Etkinlik
Sayfa metnini başlığıyla birlikte hiçbir şeyini değiştirmeden baştan sona yeniden yazın.

Sayfa metni
* * * * * * * * *

Makineye duyulan inanç

Bu, Fransız bilim felsefecisi Gilbert Simondon’un ortamın teknikleşmesi dediği sürecin post-dijital hali olsa gerek. Teknoloji salt bir araç olmadı hiçbir zaman, her daim aynı zamanda ortamın (milieu) ta kendisi haline gelerek insan deneyimini ve öznelliğini kurucu bir konum da üstlendi. Bu süreç de teknoloji üretimi için gereken teknik bilginin artmasıyla birlikte ironik olarak teknoloji dolayımındaki ortamın sakinlerine yeni bilinmezlikler ve belirsizlikler katıyor. Gündelik hayatımızı düşündüğümüzde gerçekten de teknik ve teknolojik olarak nasıl işlediğini tam olarak bilmediğimiz makineleri ve işlemleme süreçlerini kendi uzuvlarımız veya zihinsel süreçlerimizin uzantıları gibi kullanıyoruz. Okunmazlık, yaygın kullanımla birleşiyor.

* * * * * * * * *

Listelenen kayıtlar
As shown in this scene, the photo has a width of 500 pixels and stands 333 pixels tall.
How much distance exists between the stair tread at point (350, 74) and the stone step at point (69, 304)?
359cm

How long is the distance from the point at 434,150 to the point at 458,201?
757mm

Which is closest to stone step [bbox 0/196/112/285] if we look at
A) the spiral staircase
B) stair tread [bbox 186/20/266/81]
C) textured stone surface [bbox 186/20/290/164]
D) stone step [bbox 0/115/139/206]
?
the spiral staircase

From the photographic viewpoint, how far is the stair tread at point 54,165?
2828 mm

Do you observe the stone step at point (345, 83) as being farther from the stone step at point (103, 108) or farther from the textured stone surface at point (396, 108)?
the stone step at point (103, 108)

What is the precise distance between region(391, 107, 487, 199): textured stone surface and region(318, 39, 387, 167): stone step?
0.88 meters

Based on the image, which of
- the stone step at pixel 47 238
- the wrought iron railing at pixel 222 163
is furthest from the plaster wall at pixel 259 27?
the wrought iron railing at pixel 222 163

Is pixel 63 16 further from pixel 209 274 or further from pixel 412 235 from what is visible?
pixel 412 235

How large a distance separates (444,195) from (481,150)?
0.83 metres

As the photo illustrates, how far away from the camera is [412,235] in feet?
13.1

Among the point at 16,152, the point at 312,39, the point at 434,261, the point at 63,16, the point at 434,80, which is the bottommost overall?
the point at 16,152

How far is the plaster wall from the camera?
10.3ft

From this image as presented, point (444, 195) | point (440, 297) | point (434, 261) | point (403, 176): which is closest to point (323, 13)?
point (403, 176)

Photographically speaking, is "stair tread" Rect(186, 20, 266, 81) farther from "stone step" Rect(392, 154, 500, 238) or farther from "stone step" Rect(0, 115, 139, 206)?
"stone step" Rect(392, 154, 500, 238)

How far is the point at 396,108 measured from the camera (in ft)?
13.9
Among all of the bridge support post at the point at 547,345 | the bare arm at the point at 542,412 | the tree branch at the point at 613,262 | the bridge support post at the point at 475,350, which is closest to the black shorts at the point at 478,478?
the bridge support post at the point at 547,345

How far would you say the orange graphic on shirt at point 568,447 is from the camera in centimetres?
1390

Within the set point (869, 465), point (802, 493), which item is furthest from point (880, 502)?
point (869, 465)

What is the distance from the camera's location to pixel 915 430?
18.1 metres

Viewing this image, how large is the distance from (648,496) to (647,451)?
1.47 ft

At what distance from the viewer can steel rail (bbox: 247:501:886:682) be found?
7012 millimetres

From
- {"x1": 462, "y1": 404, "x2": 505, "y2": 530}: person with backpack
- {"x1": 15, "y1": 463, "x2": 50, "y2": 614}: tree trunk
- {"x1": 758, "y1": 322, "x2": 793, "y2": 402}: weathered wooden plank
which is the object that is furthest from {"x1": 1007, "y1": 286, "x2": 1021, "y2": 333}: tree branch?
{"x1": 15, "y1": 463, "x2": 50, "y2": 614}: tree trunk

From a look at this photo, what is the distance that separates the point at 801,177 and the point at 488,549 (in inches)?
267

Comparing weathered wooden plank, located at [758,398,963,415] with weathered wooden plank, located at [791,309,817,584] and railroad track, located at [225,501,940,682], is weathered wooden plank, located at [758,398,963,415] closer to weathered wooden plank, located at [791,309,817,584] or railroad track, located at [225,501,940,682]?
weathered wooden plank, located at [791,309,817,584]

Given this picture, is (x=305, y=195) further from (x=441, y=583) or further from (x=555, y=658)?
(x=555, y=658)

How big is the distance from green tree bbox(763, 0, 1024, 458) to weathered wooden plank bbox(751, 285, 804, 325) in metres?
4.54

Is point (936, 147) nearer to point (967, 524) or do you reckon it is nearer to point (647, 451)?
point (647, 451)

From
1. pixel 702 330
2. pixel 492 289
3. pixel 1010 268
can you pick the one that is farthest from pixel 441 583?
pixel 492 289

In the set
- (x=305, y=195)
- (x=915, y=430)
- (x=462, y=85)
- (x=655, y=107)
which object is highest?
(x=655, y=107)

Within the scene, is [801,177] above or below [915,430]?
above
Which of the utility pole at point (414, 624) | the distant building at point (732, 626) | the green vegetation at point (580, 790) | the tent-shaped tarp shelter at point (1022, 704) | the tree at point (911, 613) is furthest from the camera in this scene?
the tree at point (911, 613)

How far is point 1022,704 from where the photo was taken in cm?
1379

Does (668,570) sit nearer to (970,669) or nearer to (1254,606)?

* * * * * * * * *

Alıştırmanın yanıtı
Makineye duyulan inanç

Bu, Fransız bilim felsefecisi Gilbert Simondon’un ortamın teknikleşmesi dediği sürecin post-dijital hali olsa gerek. Teknoloji salt bir araç olmadı hiçbir zaman, her daim aynı zamanda ortamın (milieu) ta kendisi haline gelerek insan deneyimini ve öznelliğini kurucu bir konum da üstlendi. Bu süreç de teknoloji üretimi için gereken teknik bilginin artmasıyla birlikte ironik olarak teknoloji dolayımındaki ortamın sakinlerine yeni bilinmezlikler ve belirsizlikler katıyor. Gündelik hayatımızı düşündüğümüzde gerçekten de teknik ve teknolojik olarak nasıl işlediğini tam olarak bilmediğimiz makineleri ve işlemleme süreçlerini kendi uzuvlarımız veya zihinsel süreçlerimizin uzantıları gibi kullanıyoruz. Okunmazlık, yaygın kullanımla birleşiyor.